- Interactive map of Tucker Prairie
- Location: Callaway County, Missouri, USA
- Nearest city: Fulton, Missouri
- Coordinates: 38°57′00″N 91°59′42″W﻿ / ﻿38.95°N 91.995°W
- Area: 146 acres (59 ha)
- Established: 1999
- Governing body: University of Missouri

U.S. National Natural Landmark
- Designated: 1978

= Tucker Prairie =

Protected land in Missouri, U.S.

Tucker Prairie is a 146 acre tallgrass prairie in the U.S. state of Missouri.

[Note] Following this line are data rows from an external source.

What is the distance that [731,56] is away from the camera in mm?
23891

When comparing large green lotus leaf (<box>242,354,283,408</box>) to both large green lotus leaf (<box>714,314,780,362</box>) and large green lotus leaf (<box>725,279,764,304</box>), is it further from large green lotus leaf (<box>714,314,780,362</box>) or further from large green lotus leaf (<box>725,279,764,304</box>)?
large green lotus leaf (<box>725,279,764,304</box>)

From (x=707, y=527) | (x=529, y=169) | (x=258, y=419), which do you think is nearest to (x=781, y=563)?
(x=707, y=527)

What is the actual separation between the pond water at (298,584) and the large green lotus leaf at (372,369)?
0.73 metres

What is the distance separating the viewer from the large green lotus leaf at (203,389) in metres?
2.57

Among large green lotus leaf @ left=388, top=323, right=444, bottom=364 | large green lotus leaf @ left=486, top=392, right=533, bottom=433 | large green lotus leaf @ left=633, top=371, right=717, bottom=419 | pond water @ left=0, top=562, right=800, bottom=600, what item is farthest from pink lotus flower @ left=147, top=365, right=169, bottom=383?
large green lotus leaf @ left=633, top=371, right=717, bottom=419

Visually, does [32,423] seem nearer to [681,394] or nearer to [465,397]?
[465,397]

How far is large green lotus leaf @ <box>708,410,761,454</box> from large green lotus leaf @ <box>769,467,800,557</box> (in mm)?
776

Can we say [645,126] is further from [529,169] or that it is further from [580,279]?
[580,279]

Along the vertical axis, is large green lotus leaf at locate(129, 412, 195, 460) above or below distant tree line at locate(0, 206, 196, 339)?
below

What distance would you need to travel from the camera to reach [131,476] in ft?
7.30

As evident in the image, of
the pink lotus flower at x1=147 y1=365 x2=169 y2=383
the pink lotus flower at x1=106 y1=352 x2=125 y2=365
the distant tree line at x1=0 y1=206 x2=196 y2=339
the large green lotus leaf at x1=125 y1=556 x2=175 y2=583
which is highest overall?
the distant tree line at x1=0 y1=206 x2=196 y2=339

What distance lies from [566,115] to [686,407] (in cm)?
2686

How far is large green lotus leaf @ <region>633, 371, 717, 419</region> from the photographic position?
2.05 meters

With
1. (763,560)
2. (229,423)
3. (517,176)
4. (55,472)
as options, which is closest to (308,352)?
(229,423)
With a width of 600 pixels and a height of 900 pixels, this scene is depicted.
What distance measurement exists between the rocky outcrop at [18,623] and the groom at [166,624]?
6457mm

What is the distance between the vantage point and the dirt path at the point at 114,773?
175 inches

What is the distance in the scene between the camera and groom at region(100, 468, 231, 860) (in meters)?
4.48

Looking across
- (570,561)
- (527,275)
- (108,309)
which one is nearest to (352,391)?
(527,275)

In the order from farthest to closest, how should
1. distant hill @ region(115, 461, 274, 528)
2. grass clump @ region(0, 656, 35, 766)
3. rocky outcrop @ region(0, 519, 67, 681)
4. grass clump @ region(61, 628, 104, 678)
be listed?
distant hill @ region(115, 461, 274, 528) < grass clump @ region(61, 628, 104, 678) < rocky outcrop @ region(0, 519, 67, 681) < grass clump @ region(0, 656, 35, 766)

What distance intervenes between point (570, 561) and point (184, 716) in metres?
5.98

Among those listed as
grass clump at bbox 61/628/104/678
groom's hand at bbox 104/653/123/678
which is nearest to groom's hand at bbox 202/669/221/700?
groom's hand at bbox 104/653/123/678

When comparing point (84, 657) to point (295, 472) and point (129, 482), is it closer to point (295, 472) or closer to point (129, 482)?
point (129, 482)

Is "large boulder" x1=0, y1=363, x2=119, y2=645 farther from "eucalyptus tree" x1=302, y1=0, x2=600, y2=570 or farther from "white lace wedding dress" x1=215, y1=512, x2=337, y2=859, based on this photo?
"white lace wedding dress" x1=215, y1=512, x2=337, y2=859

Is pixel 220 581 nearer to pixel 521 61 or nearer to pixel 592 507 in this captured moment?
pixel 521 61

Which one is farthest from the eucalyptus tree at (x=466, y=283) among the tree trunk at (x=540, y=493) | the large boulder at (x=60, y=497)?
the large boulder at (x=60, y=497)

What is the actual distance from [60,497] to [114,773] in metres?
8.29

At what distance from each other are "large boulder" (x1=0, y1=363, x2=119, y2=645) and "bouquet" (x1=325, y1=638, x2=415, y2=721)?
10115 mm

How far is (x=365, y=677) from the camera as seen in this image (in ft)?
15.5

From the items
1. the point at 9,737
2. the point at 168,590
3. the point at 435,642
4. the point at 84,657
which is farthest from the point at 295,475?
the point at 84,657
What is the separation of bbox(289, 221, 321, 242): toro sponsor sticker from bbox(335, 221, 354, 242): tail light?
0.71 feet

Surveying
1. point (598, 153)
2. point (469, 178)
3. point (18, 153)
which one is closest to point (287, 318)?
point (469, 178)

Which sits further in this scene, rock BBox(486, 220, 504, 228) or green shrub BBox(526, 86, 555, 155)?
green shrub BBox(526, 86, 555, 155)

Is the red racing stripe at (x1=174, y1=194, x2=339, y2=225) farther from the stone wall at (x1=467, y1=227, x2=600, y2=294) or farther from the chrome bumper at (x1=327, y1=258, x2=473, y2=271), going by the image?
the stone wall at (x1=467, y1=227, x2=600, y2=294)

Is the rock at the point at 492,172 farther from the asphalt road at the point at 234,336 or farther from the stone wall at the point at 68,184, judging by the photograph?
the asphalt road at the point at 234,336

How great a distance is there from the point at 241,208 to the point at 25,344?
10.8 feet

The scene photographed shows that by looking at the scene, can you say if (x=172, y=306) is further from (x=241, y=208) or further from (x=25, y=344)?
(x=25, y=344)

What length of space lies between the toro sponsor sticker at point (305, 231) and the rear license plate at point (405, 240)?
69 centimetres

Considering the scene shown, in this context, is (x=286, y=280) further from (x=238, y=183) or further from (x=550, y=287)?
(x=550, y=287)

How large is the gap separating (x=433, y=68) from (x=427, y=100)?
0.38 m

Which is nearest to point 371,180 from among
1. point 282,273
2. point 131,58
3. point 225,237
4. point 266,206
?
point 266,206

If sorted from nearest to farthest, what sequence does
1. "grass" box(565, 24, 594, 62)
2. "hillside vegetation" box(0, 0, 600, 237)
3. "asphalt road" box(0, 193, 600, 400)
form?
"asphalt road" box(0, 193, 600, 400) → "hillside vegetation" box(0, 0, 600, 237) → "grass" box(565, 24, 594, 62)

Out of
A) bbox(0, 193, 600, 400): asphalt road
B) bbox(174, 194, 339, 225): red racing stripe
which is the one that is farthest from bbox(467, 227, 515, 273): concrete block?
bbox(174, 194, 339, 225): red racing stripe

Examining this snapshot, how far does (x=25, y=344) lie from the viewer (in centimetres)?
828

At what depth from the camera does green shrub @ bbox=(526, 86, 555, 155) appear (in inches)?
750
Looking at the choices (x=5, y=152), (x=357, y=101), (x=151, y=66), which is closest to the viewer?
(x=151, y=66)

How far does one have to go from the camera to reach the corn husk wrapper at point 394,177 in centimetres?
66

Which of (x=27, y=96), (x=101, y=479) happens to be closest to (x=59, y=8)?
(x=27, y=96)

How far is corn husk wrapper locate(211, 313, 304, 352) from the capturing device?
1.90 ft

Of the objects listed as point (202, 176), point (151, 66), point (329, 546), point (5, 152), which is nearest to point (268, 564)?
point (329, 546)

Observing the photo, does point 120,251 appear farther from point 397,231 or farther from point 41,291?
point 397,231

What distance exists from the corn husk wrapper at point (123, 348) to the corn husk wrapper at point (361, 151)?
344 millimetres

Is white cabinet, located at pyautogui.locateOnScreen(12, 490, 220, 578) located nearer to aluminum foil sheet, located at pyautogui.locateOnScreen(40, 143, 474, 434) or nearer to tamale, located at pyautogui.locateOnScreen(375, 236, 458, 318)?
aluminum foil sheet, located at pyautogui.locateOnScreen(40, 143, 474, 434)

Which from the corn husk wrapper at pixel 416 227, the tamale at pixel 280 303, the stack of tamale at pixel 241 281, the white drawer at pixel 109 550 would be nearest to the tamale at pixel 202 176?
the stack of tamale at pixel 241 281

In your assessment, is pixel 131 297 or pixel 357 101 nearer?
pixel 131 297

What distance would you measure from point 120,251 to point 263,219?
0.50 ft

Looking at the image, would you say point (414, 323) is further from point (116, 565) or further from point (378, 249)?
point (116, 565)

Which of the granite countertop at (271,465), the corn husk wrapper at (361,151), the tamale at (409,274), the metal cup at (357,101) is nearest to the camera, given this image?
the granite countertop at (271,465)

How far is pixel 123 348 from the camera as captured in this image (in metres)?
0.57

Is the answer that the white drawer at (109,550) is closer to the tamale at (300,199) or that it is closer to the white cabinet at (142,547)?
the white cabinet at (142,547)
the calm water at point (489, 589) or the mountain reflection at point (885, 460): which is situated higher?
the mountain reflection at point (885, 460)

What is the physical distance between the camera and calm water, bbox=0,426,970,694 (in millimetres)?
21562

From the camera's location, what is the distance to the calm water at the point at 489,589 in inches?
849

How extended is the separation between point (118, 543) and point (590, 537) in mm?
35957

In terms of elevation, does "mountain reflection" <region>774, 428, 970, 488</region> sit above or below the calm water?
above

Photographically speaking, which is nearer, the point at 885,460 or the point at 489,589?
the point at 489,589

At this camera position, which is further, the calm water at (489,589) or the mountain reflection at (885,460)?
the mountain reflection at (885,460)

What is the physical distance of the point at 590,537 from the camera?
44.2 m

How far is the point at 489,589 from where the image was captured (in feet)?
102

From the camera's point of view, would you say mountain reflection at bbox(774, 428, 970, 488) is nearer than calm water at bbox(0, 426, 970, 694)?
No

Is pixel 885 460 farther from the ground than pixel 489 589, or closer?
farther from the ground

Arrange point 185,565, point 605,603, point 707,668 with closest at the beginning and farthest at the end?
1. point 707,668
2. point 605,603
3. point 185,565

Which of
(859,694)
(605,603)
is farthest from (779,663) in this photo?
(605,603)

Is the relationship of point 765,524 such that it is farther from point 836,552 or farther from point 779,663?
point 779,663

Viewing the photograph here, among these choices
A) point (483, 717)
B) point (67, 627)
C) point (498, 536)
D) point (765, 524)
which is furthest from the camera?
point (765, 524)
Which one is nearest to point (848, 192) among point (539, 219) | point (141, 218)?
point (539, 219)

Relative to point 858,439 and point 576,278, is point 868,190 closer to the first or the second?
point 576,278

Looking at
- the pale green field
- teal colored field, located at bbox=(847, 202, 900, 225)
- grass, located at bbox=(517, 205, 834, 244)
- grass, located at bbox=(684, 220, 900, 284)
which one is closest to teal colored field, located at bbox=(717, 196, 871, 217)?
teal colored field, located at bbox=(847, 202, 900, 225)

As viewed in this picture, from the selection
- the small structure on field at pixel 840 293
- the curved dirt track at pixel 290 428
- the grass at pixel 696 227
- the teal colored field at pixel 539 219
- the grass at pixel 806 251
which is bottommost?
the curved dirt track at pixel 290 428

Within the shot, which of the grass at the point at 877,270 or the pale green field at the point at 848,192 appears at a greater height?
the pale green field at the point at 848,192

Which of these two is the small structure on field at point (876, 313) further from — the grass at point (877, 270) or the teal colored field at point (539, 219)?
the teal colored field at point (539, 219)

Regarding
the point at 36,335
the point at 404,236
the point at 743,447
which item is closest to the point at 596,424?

Never plowed by farmers, the prairie patch is operated as a National Natural Landmark by the Division of Biological sciences of the University of Missouri, which is headquartered relatively close to the prairie.

==Ecology==
Although located well within the North American climate zone where prairie grasses and forbs grow, Tucker Prairie is a non-standard prairie patch. It contains hardpan soil types, rich in clay and restricted in its drainage. This means that Tucker Prairie is, at random intervals of time after rainstorms, a wet-footed ecosystem and welcomes plants accordingly. The U.S. National Park Service characterizes Tucker Prairie as "a virgin tall grass prairie occurring within the transition zone between the oak-hickory forest and typical tall grass prairie". The 250-plus native plant species logged at Tucker Prairie include many grasses and forbs that thrive in intermittent-wetland conditions. Grasses reported here include big bluestem, little bluestem, Indian grass, and prairie dropseed.

Owned and unplowed by the William C. Tucker family for 125 years, Tucker Prairie was acquired by the University of Missouri in 1957. It became a National Natural Landmark in 1978. Located on a rural road, it opened to the public in 1999.